# WORK TASK A
In two sentences, summarize the S&P 500 article.
# WORK TASK B
From the S&P 500 article, quote the passage between "The S&P 500 struggled on" and "points, or 0.4%.", inclusive.

# TEXT EXCERPT
────────────────

S&P 500 heads for first decline in 8 days on Oracle slide, shutdown angst

Tue, Oct. 7, 2025
The S&P 500
The S&P 500

The S&P 500 struggled on Tuesday, bogged down by a drop in Oracle shares amid investors' worries about the profitability of the artificial intelligence rollout. Wall Street also looked for more developments out of Washington on the current U.S. government shutdown that is now in its second week.

The broad market index pulled back 0.5%, while the Nasdaq Composite fell 0.8%. The Dow Jones Industrial Average fell 176 points, or 0.4%.

Oracle led a decline in tech stocks after The Information reported that the software company is generating much lighter margins on its cloud business than analysts currently estimate and that it is losing money on some of its deals for rental of Nvidia chips. Oracle shares lost more than 3%, and the Nasdaq hit its low of the session as a result of the news.

"There's a lot of interest in capex spending and making sure that you're first or you have the ability to source the technology you need to grow profits in this new AI realm," Ameriprise's chief market strategist Anthony Saglimbene told CNBC. "Investors, at some point, will look at how much money is being spent and say, 'What's the return on investment?'"

"It doesn't mean that AI is in a bubble. It just means that there's probably some opportunity for a little bit of reset in expectations, particularly about the results and profitability that come from just this enormous amount of money that's being thrown into AI right now," he continued.

────────────────

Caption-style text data
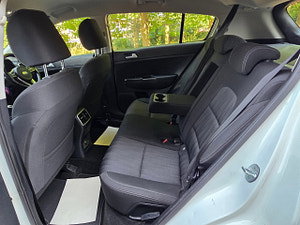 Kia Sportage thumbnail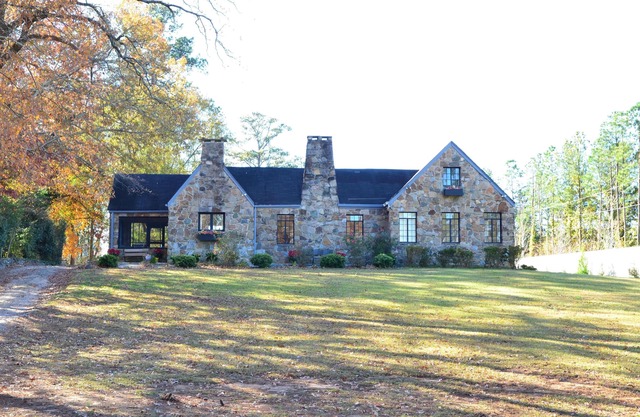 Experience Million Dollar Skyline Views from this Buckhead Home!
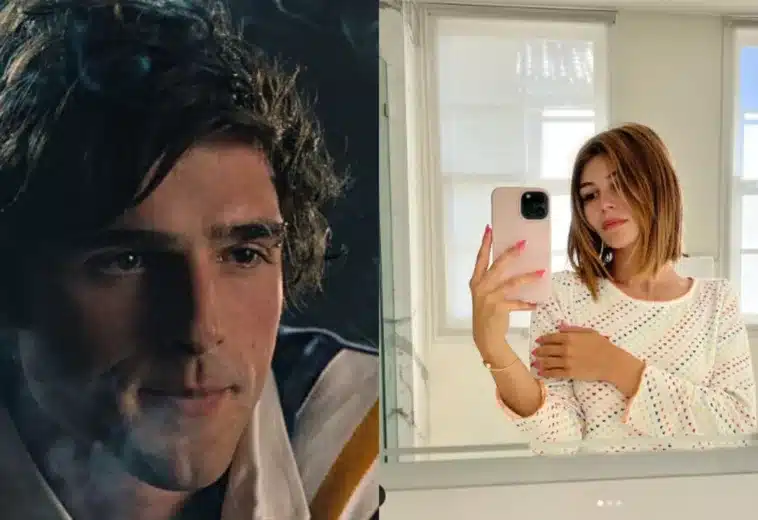 ¿Jacob Elordi y Olivia Jade terminan… por segunda vez? Esto se sabe de su noviazgo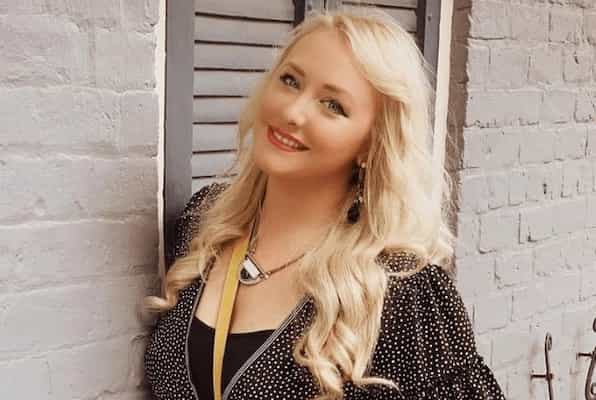 Brittany Picolo Ramos Bio, Age, Husband, HGTV, Daughter, Net Worth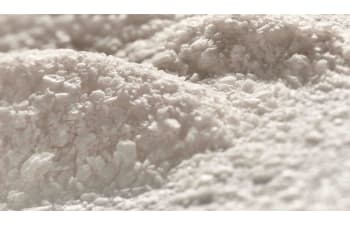 Borax free salt coating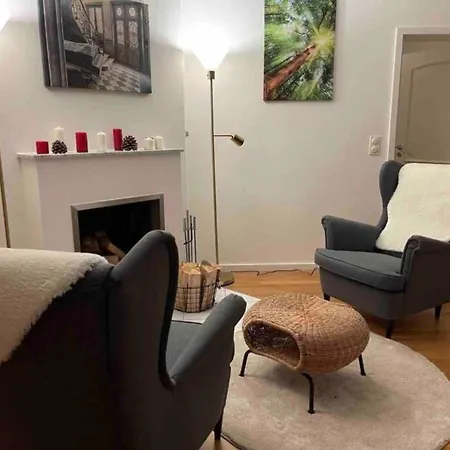Am Park Appartement *
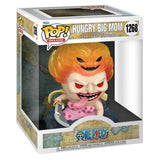 Pop Deluxe! Animation: One Piece - Hungry Big Mom - Kiddy Zone
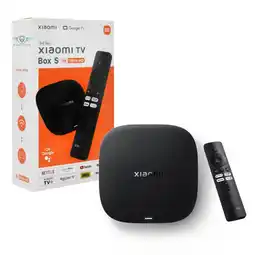 Falabella Convertidor Smart TV TV Box S 3ra Gen - Tercera Generacion oferta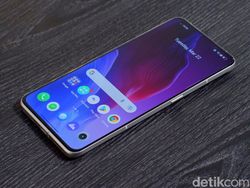 Unboxing Realme GT 2 Pro, Ditenagai Snapdragon 8 Gen 1 Harga Rp 9 Jutaan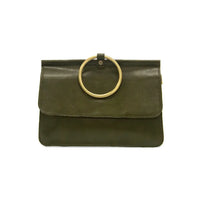 Aria Ring Bag-Army Green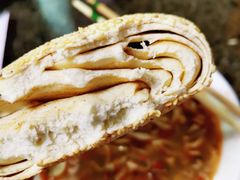 -清真喜兰老丁羊汤特色小吃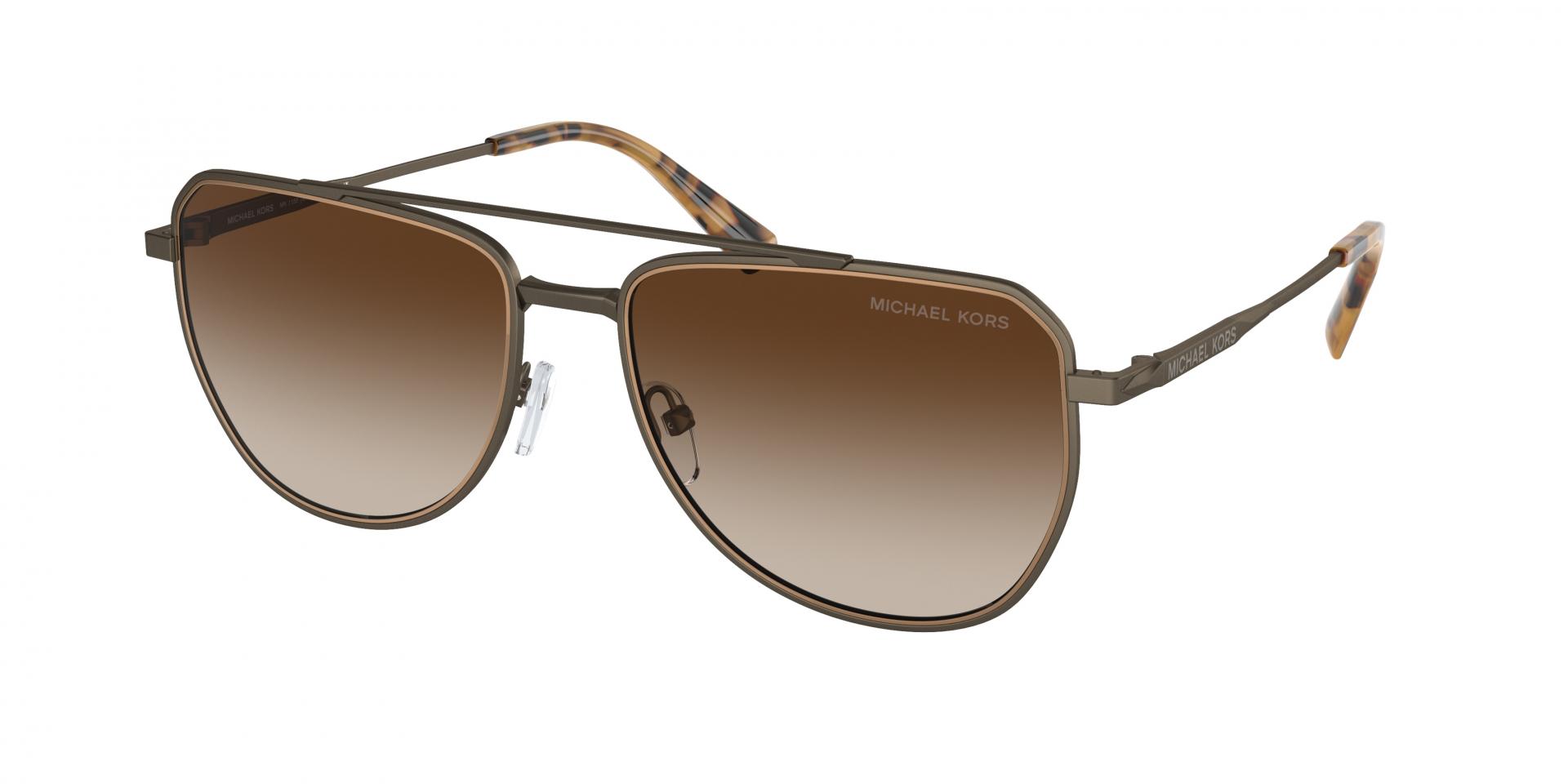 Occhiali da sole Michael Kors MK1155 WHISTLER 100113 0725125507578 | Ottica Lux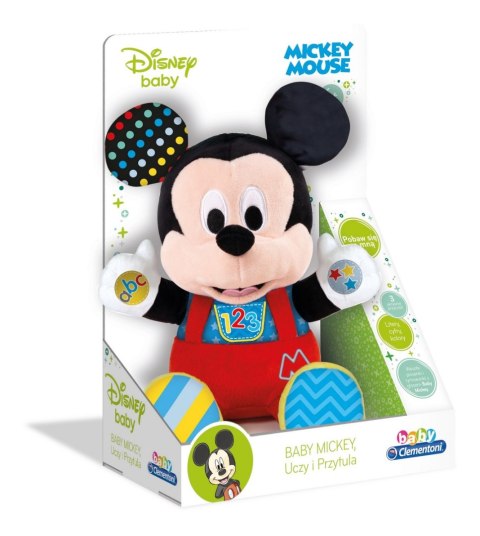 Interaktywny Miki pluszowy | Disney Baby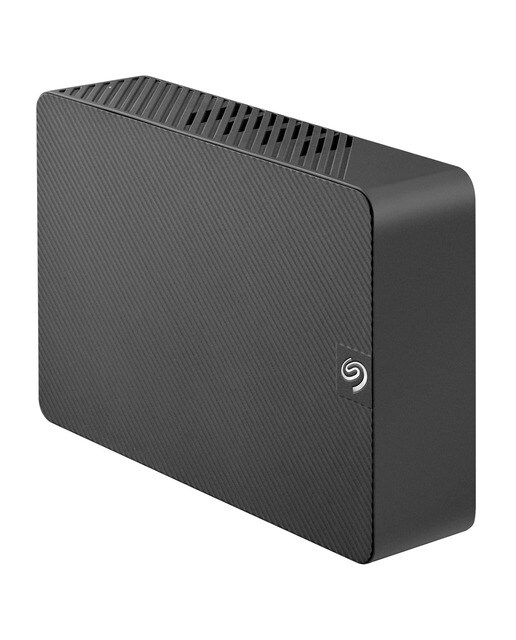 Imagen 0 de Disco Duro sobremesa Seagate Expansion, 10 TB, USB 3.0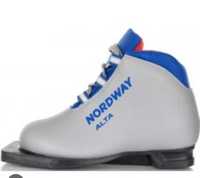Лыжные беговые ботинки NORDWAY ALTA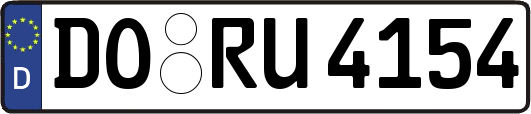 DO-RU4154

────────────────

# EXERCISE SOLUTION A
The S&P 500 fell 0.5% on Tuesday, weighed down by a drop in Oracle shares amid worries about the profitability of the artificial intelligence rollout, while investors also watched for news on the U.S. government shutdown, now in its second week. Oracle lost more than 3% after The Information reported that its cloud margins were much lighter than analysts estimate and that it was losing money on some Nvidia chip rental deals, and an Ameriprise strategist said investors may begin asking about the return on AI spending.

# EXERCISE SOLUTION B
The S&P 500 struggled on Tuesday, bogged down by a drop in Oracle shares amid investors' worries about the profitability of the artificial intelligence rollout. Wall Street also looked for more developments out of Washington on the current U.S. government shutdown that is now in its second week.

The broad market index pulled back 0.5%, while the Nasdaq Composite fell 0.8%. The Dow Jones Industrial Average fell 176 points, or 0.4%.